As for the OLED-lit Touch Bar that offers virtual buttons that react to the specific program you’re in, the technology continues to be unique in its class. I’d like to see exponential growth of adoption by third-party developers for it to be a real hit. But for the apps that currently utilize this, it’s fantastic.
With the last MacBook Pro, I had some issues with the shallow-but-tactile butterfly keyboard sticking. Apple has made some improvements to address reported problems with switch keys.
Other standard updates include increased speed and longer battery life. A larger Force Touch trackpad that reacts to the amount of pressure given to surface different actions remains.
MacBook receives a minor—but needed—spec bump
The entry-level MacBook remains one of Apple most popular laptops. It’s small in form and packs a punch as an ultraportable device, though it’s not as powerful as its sibling MacBook Pro. It gets the job done if you’re a parent just looking to surf the web and answer emails.
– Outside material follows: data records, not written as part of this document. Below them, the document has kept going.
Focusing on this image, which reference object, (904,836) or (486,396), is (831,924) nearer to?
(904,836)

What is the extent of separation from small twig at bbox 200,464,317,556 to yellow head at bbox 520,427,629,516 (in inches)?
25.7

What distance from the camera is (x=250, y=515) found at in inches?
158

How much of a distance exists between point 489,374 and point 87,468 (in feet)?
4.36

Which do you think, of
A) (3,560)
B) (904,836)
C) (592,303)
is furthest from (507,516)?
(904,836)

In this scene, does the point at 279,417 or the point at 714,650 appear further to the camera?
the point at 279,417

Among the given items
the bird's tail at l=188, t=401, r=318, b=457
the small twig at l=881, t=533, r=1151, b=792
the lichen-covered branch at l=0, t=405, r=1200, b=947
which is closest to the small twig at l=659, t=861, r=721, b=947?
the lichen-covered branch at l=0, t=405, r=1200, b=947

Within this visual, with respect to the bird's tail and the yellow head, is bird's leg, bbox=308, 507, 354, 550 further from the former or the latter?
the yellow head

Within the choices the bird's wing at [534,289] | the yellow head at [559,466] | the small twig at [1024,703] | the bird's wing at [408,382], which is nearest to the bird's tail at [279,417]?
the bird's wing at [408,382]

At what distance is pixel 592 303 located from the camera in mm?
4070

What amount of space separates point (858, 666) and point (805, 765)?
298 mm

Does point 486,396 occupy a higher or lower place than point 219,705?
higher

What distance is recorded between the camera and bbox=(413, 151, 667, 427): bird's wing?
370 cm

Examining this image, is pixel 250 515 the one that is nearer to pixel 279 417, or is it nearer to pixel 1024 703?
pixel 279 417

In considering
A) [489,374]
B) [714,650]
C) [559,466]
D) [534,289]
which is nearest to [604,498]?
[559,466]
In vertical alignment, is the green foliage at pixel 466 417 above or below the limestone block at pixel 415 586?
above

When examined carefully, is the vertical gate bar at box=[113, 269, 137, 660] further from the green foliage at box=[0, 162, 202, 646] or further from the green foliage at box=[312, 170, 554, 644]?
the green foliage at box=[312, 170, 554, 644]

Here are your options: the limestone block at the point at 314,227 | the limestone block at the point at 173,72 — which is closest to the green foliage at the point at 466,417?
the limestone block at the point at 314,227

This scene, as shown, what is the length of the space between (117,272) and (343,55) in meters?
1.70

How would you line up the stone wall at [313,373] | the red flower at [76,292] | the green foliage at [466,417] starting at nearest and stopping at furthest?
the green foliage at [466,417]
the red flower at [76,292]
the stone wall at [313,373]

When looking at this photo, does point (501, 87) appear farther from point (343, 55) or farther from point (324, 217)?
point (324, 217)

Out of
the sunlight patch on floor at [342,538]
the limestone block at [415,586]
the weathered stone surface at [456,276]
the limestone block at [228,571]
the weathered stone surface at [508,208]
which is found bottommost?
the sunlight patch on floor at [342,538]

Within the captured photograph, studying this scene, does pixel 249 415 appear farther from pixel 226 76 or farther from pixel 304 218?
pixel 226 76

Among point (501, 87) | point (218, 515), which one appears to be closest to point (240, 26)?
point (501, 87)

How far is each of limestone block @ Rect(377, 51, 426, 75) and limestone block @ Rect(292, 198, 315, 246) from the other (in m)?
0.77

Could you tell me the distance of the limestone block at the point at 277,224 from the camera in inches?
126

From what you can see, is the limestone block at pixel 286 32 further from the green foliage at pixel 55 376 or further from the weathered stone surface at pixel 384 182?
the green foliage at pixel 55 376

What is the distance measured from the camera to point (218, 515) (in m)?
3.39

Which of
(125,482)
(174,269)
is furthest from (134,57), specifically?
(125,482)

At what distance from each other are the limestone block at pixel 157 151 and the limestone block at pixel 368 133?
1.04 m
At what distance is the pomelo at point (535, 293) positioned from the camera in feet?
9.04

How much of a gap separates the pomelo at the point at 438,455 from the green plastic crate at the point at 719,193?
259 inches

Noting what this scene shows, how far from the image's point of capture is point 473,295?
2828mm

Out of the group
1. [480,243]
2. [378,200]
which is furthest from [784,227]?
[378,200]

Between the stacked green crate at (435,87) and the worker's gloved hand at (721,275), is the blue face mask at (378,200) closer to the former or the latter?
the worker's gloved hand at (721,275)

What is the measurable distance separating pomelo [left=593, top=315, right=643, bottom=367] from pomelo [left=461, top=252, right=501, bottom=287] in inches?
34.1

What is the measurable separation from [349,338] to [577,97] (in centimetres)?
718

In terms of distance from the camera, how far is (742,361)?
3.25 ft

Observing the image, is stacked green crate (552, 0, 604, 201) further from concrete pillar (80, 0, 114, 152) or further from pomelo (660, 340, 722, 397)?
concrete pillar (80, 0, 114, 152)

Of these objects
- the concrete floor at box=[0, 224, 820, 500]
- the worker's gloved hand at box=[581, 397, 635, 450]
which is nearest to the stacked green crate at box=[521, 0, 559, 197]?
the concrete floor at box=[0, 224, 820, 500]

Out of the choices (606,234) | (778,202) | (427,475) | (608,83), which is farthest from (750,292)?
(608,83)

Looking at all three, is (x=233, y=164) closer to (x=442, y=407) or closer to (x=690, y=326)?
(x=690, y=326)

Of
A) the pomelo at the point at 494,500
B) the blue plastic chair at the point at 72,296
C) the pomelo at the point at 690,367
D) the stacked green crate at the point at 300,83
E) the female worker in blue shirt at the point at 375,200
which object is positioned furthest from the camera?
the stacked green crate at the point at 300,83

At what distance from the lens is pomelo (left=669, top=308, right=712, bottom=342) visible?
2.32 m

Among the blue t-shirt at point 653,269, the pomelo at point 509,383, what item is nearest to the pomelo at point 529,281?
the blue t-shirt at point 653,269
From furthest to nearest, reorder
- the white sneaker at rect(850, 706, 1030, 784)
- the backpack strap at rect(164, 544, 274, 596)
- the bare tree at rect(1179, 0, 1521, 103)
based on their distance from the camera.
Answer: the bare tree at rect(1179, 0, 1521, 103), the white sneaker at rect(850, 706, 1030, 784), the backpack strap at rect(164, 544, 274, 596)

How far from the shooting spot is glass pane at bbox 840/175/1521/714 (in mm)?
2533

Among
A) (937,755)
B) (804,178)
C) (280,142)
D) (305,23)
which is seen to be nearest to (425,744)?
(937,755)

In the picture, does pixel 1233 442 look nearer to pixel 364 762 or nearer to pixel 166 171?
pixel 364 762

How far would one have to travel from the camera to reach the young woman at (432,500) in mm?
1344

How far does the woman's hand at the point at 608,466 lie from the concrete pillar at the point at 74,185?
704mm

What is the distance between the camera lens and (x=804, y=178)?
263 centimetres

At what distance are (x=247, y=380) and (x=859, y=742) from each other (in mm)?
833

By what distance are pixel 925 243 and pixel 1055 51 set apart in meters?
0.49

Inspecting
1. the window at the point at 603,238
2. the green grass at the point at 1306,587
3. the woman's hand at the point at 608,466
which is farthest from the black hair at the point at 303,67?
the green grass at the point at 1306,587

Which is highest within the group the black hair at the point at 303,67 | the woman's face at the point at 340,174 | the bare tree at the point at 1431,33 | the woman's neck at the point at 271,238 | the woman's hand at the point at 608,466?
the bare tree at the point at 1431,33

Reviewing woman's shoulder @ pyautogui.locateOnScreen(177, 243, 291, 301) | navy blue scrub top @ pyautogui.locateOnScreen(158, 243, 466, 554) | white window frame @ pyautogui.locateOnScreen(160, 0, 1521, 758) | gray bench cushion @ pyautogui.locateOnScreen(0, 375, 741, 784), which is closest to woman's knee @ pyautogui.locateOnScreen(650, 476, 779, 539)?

The entry-level laptop will get a boost in processor gigahertz, albeit minor at 1.2GHz dual-core, but when you’re working with less than 1.5 GHz to start with, every bit counts — even when you simply have a handful of web browser windows open.
In addition, the new solid-state drives are 50 per cent faster than its predecessor — rounding out a machine many students will no doubt adopt come September.
The new MacBook and MacBook Pro machines are available now.
A pro version of the iMac—aptly named iMac Pro—was announced Monday, but will not be available for sale until December. The updated classic line is available today.